— START OF Material provided —

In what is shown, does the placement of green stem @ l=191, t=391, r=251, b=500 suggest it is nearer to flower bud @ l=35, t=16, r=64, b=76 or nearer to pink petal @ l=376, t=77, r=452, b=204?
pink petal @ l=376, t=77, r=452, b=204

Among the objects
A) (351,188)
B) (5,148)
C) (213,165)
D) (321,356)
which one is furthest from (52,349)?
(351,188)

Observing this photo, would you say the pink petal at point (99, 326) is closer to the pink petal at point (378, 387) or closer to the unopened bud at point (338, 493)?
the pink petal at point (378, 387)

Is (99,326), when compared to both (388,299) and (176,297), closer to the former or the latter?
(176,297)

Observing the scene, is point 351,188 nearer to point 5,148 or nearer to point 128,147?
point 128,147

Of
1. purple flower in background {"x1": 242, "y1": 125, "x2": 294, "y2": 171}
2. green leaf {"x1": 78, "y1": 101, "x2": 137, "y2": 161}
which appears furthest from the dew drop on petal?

— END OF Material provided —

> [Stated goal]:
Rewrite all of the rows above, changing "dew drop" to "water droplet" and keeping every other part of each line the same.

> [Task solution]:
In what is shown, does the placement of green stem @ l=191, t=391, r=251, b=500 suggest it is nearer to flower bud @ l=35, t=16, r=64, b=76 or nearer to pink petal @ l=376, t=77, r=452, b=204?
pink petal @ l=376, t=77, r=452, b=204

Among the objects
A) (351,188)
B) (5,148)
C) (213,165)
D) (321,356)
which one is furthest from (52,349)?
(351,188)

Observing this photo, would you say the pink petal at point (99, 326) is closer to the pink petal at point (378, 387) or closer to the unopened bud at point (338, 493)?
the pink petal at point (378, 387)

Is (99,326), when compared to both (388,299) and (176,297), closer to the former or the latter?
(176,297)

Observing the scene, is point 351,188 nearer to point 5,148 or nearer to point 128,147?
point 128,147

Of
1. purple flower in background {"x1": 242, "y1": 125, "x2": 294, "y2": 171}
2. green leaf {"x1": 78, "y1": 101, "x2": 137, "y2": 161}
which appears furthest from the water droplet on petal?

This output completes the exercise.